What to work on:
Pick out and copy each line of the listing below that contains the word "greater". Match case exactly.

Data to process:

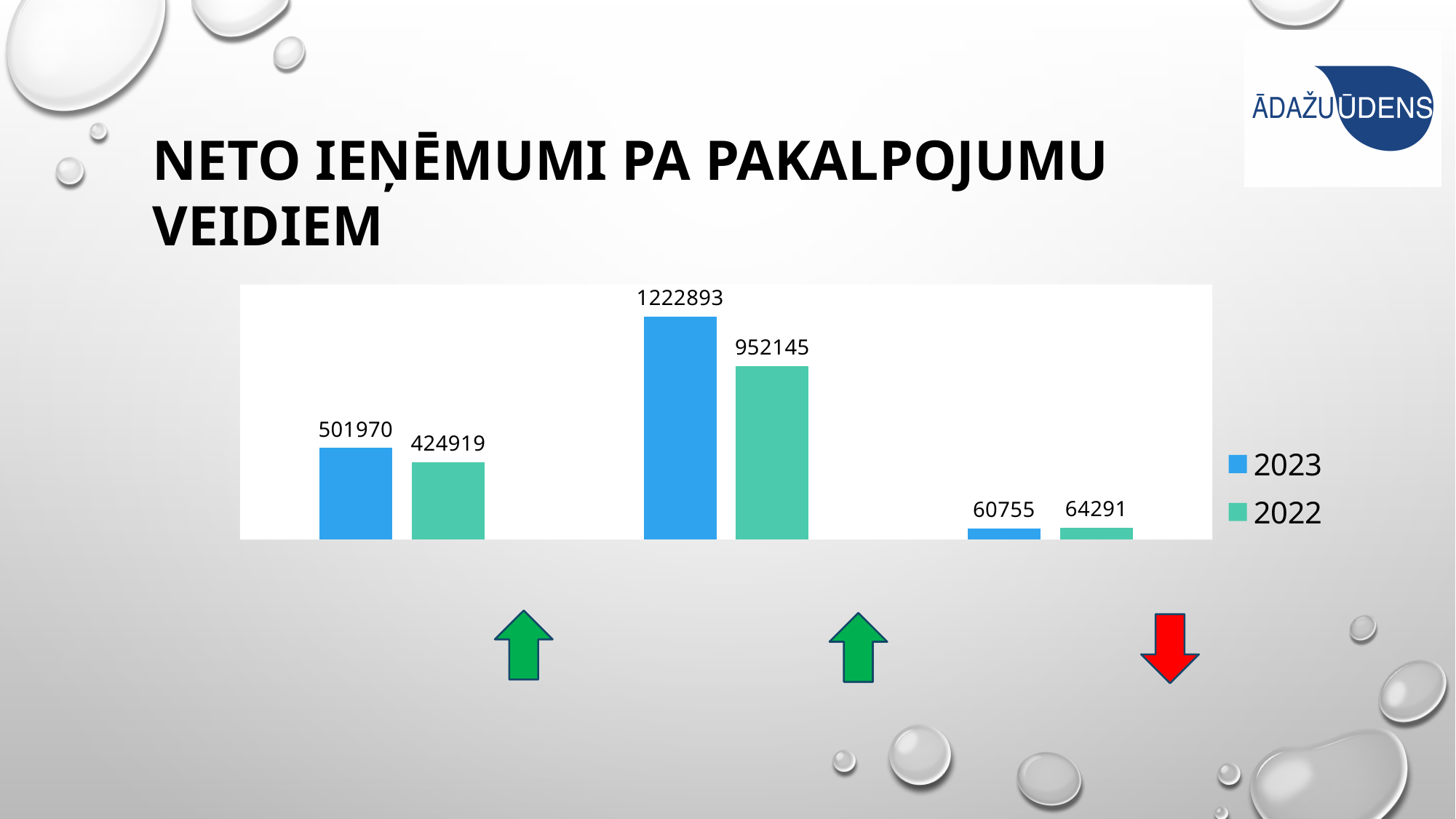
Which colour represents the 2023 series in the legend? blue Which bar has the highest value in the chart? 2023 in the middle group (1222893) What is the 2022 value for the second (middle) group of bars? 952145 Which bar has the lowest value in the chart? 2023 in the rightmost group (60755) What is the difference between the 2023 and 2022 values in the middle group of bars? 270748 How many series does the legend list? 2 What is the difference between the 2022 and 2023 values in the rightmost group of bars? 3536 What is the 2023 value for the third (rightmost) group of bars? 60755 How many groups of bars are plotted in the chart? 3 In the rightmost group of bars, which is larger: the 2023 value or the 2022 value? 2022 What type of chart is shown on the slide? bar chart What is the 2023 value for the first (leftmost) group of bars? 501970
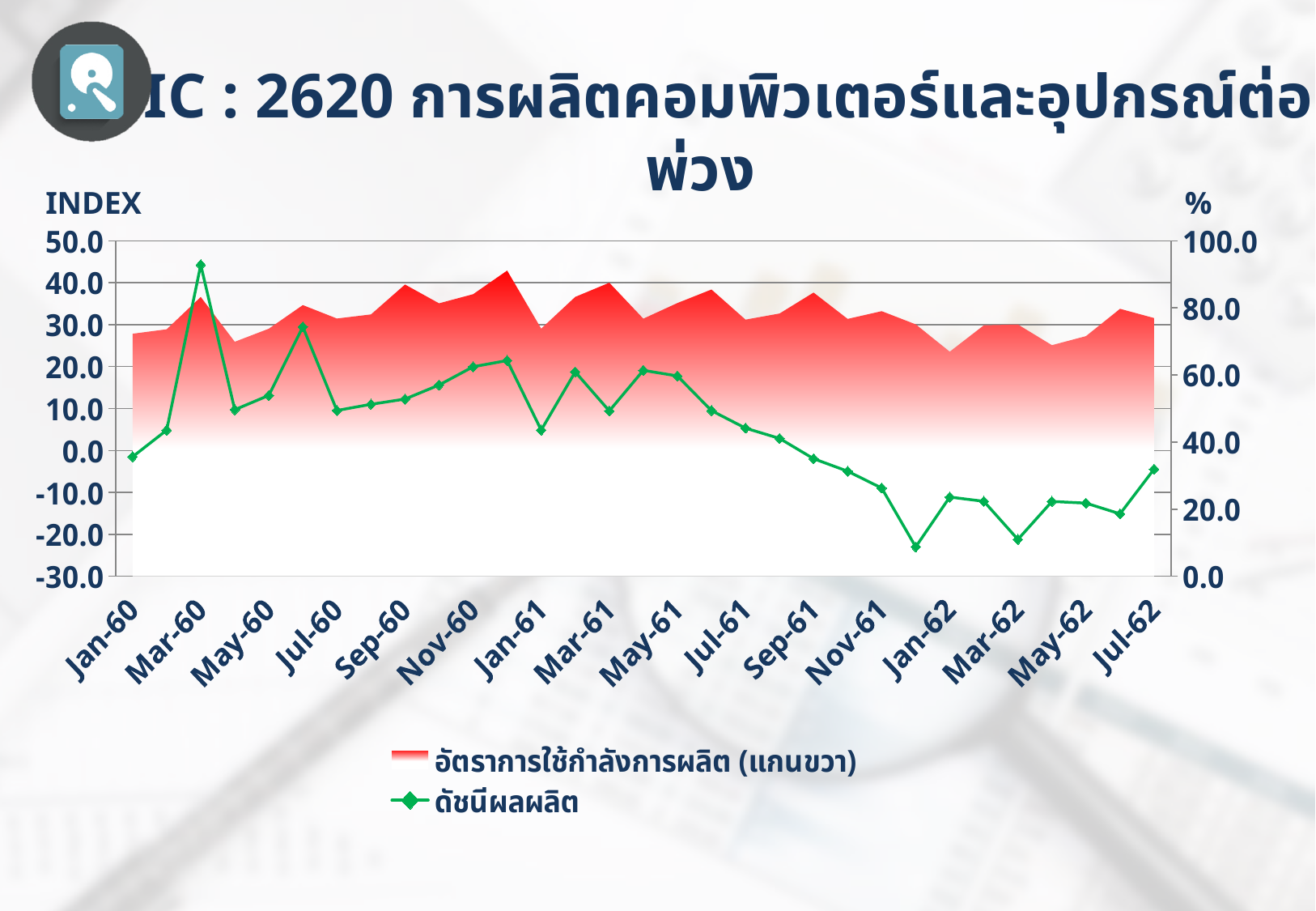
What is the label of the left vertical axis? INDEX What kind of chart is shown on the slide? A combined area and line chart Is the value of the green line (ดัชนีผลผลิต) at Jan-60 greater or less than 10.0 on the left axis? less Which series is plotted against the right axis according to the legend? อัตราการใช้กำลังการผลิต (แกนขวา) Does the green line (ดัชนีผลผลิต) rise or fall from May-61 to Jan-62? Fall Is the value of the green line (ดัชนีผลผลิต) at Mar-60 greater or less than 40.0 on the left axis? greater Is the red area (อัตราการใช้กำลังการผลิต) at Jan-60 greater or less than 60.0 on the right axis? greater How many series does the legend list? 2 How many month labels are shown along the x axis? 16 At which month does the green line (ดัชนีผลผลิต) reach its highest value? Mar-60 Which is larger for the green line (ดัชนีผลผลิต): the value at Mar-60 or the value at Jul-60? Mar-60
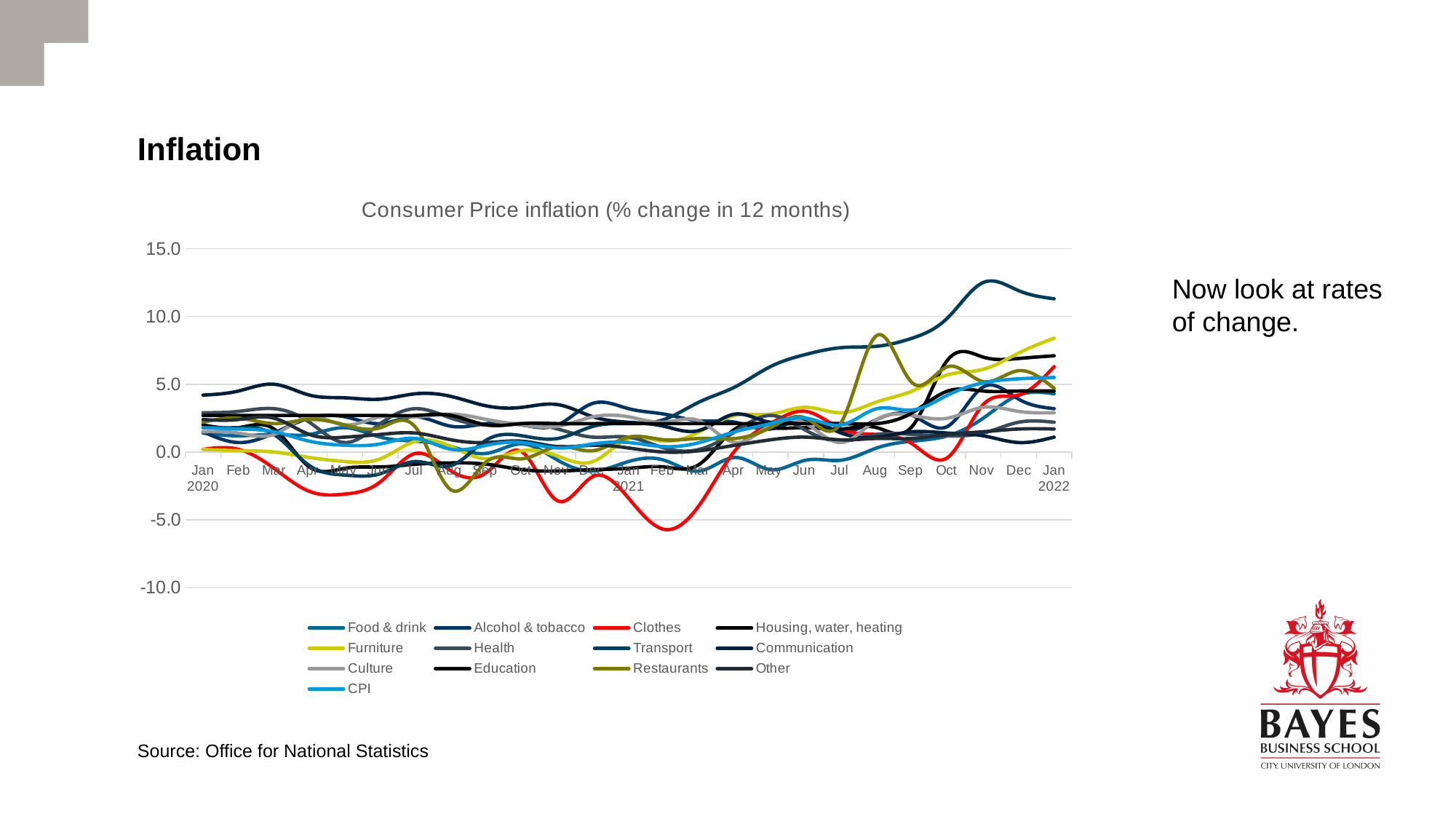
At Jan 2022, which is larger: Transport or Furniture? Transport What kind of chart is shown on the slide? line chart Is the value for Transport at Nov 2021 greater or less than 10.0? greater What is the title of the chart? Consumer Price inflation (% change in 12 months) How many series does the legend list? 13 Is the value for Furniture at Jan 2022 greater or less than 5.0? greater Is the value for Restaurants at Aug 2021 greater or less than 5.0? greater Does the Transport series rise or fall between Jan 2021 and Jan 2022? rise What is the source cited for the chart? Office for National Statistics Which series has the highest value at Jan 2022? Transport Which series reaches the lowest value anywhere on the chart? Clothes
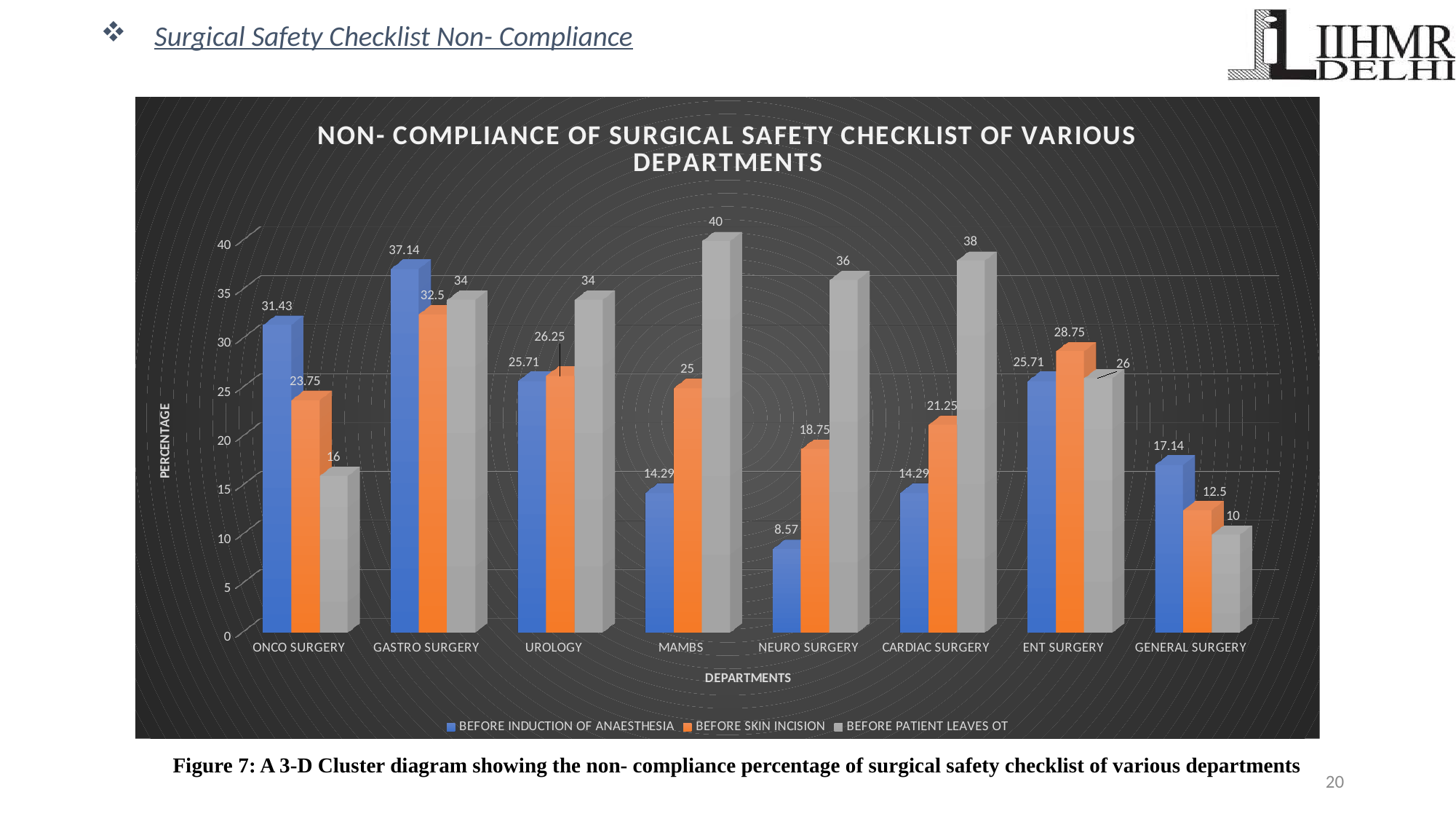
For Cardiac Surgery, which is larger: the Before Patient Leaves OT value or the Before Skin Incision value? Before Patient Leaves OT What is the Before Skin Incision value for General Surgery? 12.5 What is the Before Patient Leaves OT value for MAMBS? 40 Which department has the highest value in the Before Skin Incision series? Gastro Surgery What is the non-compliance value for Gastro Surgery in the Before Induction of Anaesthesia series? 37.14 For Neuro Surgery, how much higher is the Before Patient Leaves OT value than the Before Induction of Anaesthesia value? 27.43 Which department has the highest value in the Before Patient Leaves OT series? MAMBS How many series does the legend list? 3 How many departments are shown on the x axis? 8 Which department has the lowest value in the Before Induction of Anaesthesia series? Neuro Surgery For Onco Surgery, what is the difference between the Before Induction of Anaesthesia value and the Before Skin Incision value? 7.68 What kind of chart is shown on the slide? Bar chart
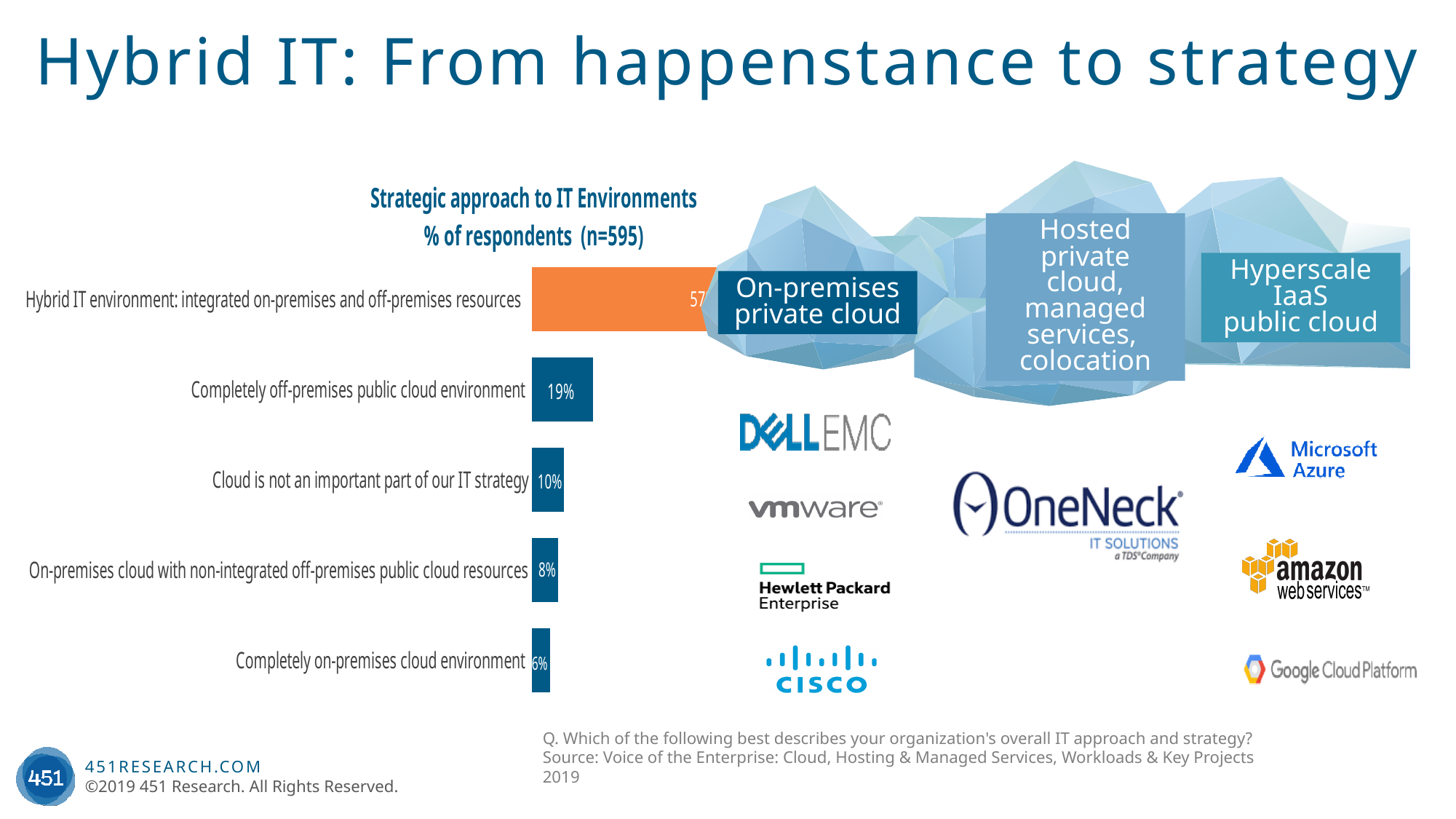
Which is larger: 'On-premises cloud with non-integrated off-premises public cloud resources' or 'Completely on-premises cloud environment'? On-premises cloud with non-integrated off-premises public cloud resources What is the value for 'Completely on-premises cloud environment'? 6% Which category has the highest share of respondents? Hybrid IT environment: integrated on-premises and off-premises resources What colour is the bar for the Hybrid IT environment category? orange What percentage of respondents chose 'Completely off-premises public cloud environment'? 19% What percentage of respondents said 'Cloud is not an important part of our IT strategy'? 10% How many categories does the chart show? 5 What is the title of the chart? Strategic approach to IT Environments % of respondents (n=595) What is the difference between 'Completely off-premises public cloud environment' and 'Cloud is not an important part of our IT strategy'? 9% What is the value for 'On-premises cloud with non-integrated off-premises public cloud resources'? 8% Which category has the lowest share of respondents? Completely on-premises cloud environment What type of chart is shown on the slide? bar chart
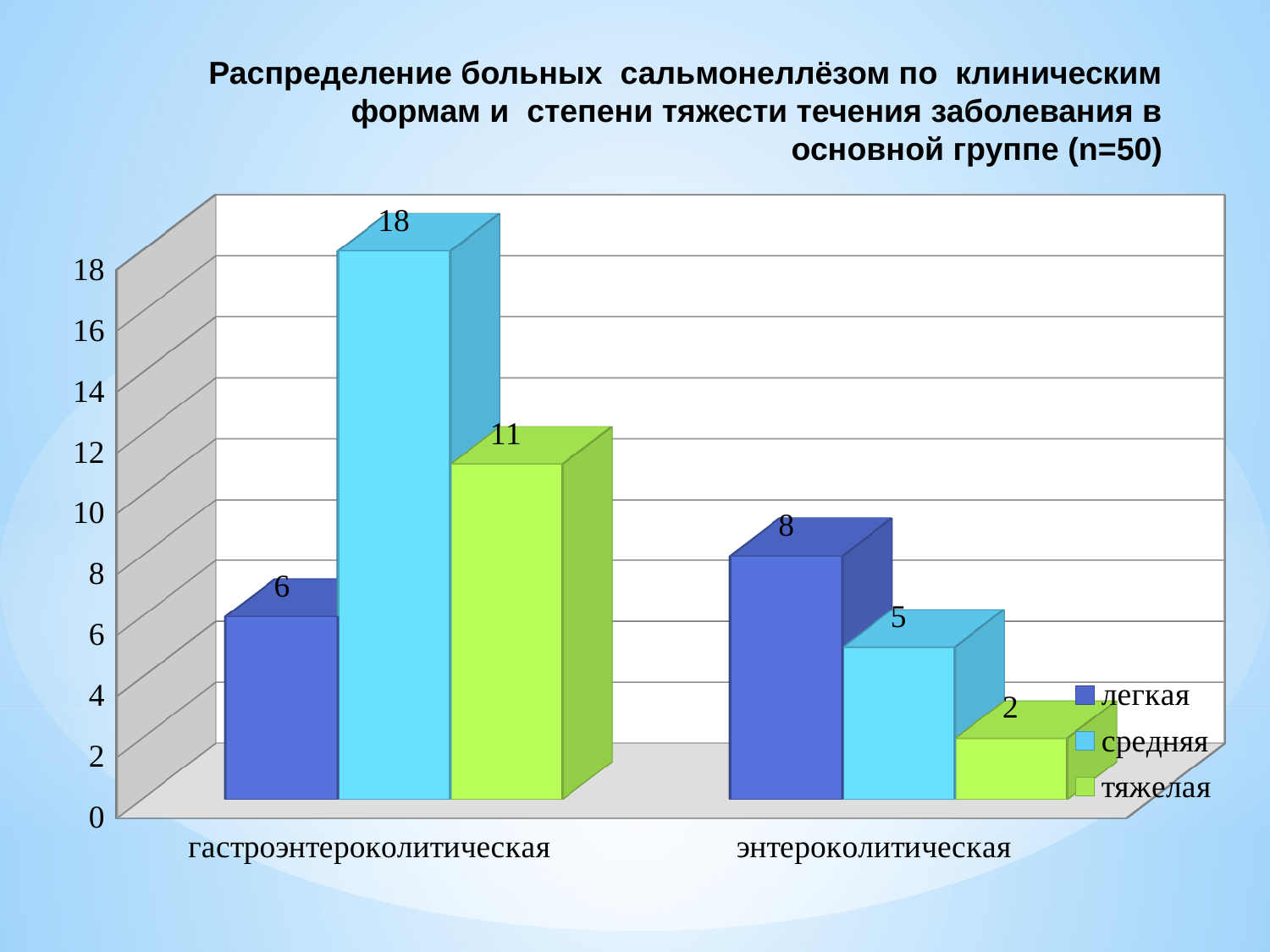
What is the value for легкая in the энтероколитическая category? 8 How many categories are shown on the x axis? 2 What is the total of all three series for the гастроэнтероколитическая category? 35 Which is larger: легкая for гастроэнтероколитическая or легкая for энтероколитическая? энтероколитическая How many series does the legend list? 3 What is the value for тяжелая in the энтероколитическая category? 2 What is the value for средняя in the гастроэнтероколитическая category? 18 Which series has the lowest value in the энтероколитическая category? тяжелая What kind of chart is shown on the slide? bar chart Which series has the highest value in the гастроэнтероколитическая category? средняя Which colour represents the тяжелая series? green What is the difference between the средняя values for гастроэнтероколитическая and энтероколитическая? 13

Task output:
What is the label of the left vertical axis? INDEX What kind of chart is shown on the slide? A combined area and line chart Is the value of the green line (ดัชนีผลผลิต) at Jan-60 greater or less than 10.0 on the left axis? less Which series is plotted against the right axis according to the legend? อัตราการใช้กำลังการผลิต (แกนขวา) Does the green line (ดัชนีผลผลิต) rise or fall from May-61 to Jan-62? Fall Is the value of the green line (ดัชนีผลผลิต) at Mar-60 greater or less than 40.0 on the left axis? greater Is the red area (อัตราการใช้กำลังการผลิต) at Jan-60 greater or less than 60.0 on the right axis? greater How many series does the legend list? 2 How many month labels are shown along the x axis? 16 At which month does the green line (ดัชนีผลผลิต) reach its highest value? Mar-60 Which is larger for the green line (ดัชนีผลผลิต): the value at Mar-60 or the value at Jul-60? Mar-60
At Jan 2022, which is larger: Transport or Furniture? Transport What kind of chart is shown on the slide? line chart Is the value for Transport at Nov 2021 greater or less than 10.0? greater What is the title of the chart? Consumer Price inflation (% change in 12 months) How many series does the legend list? 13 Is the value for Furniture at Jan 2022 greater or less than 5.0? greater Is the value for Restaurants at Aug 2021 greater or less than 5.0? greater Does the Transport series rise or fall between Jan 2021 and Jan 2022? rise What is the source cited for the chart? Office for National Statistics Which series has the highest value at Jan 2022? Transport Which series reaches the lowest value anywhere on the chart? Clothes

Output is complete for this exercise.